王林看着她弯起的唇角,眼神深了深。他伸出手,指尖轻轻碰了碰她的脸颊,然后很克制地收回去,起身。
王林“你休息,我去处理门派事务。”
他走到门口,又停住,没回头:
王林“晚上我住隔壁厢房。有事叫我。”
门轻轻关上。
洛怜坐在椅子里,许久没动。脸颊被碰过的地方还残留着一点凉意,她抬手摸了摸,垂下眼。
【系统:检测到规则变异加速,当前进度21%。】
【警告:变异进度超过20%,宿主与规则融合进入第二阶段。】
【第二阶段特征:规则开始根据宿主潜意识偏好,自动筛选并强化“高优先级目标”的好感度。】
【当前高优先级目标:王林(好感度固化倾向)、拓森(好感度加速增长倾向)。】
【请宿主注意保持情感平衡,避免单一目标好感度过高导致规则失控。】
又涨了1%。
洛怜闭上眼,靠在椅背上。系统提示里的“固化倾向”“加速增长”,每一个词都像锁链,将她缠得更紧。
她真的……还能等到王林修至婴变的那天吗?
·
入夜,雪停了。
王林在厢房里打坐调息。白日一战消耗不小,但忆之传承带来的神魂增益正在显现——他的神识覆盖范围比寻常元婴初期广了近倍,感知也敏锐得多。
比如现在,他能清晰“听”到隔壁房间的呼吸声。
洛怜没睡。
她的呼吸很轻,但节奏紊乱,时而急促,时而停滞,像是在忍受某种痛苦。
王林睁开眼,悄无声息地起身,走到主屋门外。他抬手想敲门,又顿住,最终只是站在门外,静静听着。
屋里传来轻微的翻身声,还有一声几不可闻的闷哼。
王林手指蜷了蜷,还是推门走了进去。
屋里没点灯,只有雪光从窗纸透进来,朦朦胧胧。洛怜蜷在床榻内侧,背对着门,身体微微发抖。
王林“师姐?”
王林走到床边。
洛怜没应,只是将脸往被褥里埋了埋。
王林在床沿坐下,伸手探了探她的额头——触手冰凉,不是生病,而是神魂紊乱导致的气血逆冲。
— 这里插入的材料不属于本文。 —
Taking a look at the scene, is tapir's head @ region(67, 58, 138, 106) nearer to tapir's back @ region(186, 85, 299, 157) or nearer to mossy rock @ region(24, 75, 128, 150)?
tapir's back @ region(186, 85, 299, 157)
他不再犹豫,掀开被子一角,将手掌贴上她后心。
精纯的极寒灵力缓缓渡入,梳理她体内躁动的气息。
洛怜身体一颤,下意识想躲,却被王林另一只手轻轻按住肩膀:
王林“别动。”
他的灵力很凉,却带着一种奇异的安抚效果。那些在她识海里翻涌的杂音,在这股冰凉气息的冲刷下,渐渐平息。
良久,洛怜紧绷的身体放松下来,呼吸也平稳了。
王林收回手,却没离开。他就坐在床沿,看着她背对着他的身影,看了很久。
王林“师姐。”
他忽然开口,声音低得像自语,
王林“如果有一天,你真的变成另一个人……我会把你找回来。”
王林 “一定。”
说完,他俯身,很轻地在她发间落下一个吻。没有任何欲念,只是确认,只是标记,像野兽在圈定自己的领地。
然后他起身,悄无声息地离开。
房门关上后,洛怜缓缓睁开眼。
她抬手,摸了摸被他吻过的地方,指尖微微发抖。
不是厌恶,不是抗拒。
是恐惧。
恐惧自己终有一天,会沉沦在这被规则扭曲出的“爱”里,分不清真假,忘掉初衷。
更恐惧的是——她发现自己,竟开始贪恋这份温暖。
窗外,夜风吹过竹林,雪簌簌落下。
后山深处,拓森坐在一块巨石上,手中把玩着一枚血色玉佩。玉佩中央,一滴暗红的血液缓缓流转——那是他白日趁乱,从洛怜吐出的血沫中悄悄收集的一缕血气。
拓森“同心契……”
他喃喃自语,猩红瞳孔在夜色里,
拓森“丫头,你逃不掉的。”
他咬破指尖,将自己的血滴在玉佩上。两滴血相触的瞬间,玉佩爆发出妖异的红光,却又迅速黯淡下去。
失败了。
古神秘法,竟也无法突破那层“规则”的屏障。
拓森盯着玉佩看了半晌,忽然笑了,笑容里带着疯意。
拓森“有意思……越来越有意思了。”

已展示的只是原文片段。